• **What to do**
Report every line below that contains the string "pixel", treating uppercase and lowercase as different.

• **Data**
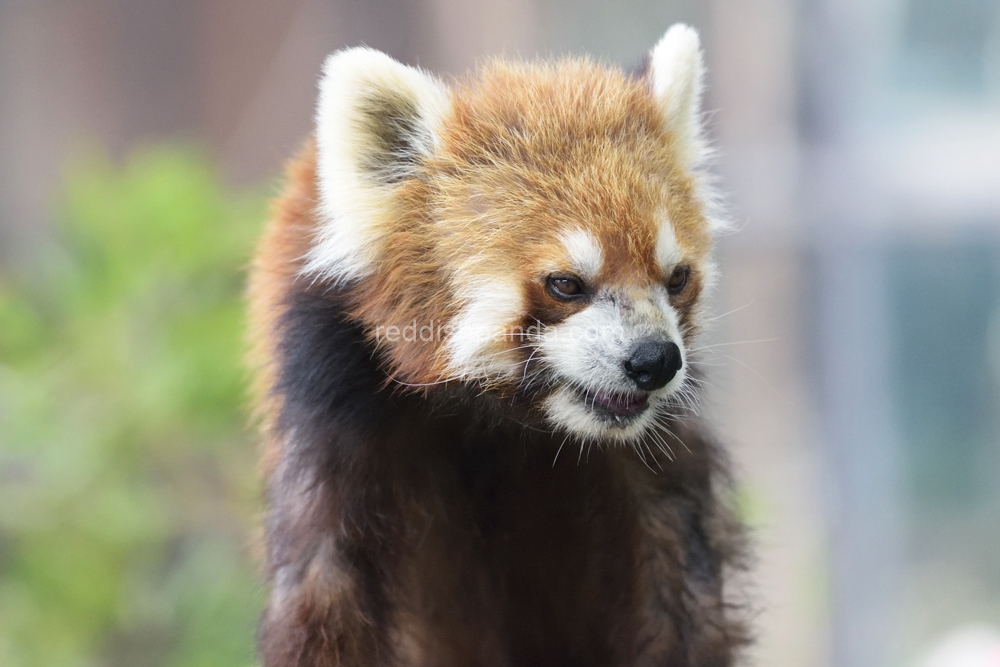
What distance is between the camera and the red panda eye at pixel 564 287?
1985 mm

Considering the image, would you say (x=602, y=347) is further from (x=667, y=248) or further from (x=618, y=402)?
(x=667, y=248)

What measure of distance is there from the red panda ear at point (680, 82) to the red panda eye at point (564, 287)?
0.52 m

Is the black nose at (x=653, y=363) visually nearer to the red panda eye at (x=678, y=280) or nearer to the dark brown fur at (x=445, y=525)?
the red panda eye at (x=678, y=280)

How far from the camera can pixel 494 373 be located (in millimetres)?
2084

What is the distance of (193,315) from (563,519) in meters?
2.53

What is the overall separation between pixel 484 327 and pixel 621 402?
0.32 m

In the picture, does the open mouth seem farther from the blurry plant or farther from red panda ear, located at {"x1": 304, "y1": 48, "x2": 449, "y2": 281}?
the blurry plant

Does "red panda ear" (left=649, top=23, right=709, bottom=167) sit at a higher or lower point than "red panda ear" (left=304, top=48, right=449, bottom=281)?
higher

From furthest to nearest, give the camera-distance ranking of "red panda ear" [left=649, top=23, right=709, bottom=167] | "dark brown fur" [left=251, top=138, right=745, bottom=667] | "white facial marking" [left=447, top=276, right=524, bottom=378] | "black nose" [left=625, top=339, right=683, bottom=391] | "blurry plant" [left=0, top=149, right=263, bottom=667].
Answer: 1. "blurry plant" [left=0, top=149, right=263, bottom=667]
2. "red panda ear" [left=649, top=23, right=709, bottom=167]
3. "dark brown fur" [left=251, top=138, right=745, bottom=667]
4. "white facial marking" [left=447, top=276, right=524, bottom=378]
5. "black nose" [left=625, top=339, right=683, bottom=391]

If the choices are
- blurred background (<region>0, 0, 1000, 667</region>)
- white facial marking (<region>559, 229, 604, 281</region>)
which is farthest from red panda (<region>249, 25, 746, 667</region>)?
blurred background (<region>0, 0, 1000, 667</region>)

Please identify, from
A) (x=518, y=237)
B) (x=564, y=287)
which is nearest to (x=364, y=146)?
→ (x=518, y=237)

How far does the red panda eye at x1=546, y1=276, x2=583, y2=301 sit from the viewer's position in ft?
6.51

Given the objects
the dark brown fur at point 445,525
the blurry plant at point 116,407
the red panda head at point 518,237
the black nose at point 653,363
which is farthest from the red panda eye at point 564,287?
the blurry plant at point 116,407

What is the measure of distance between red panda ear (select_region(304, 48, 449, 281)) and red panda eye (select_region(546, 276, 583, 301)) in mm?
403
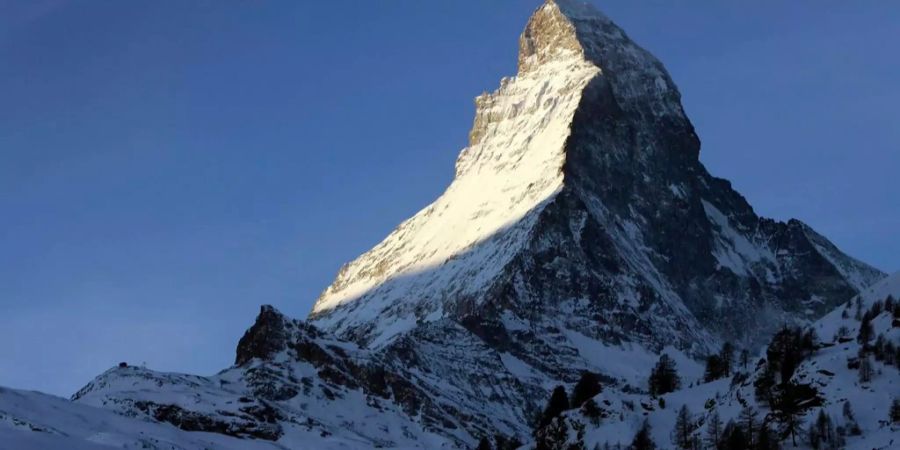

• **Complete answer**
What distance is between the camera and the red panda eye at pixel 564 287?
How far from the camera can pixel 494 373 be located (in millimetres)?
What is the overall separation between pixel 484 327 and pixel 621 402?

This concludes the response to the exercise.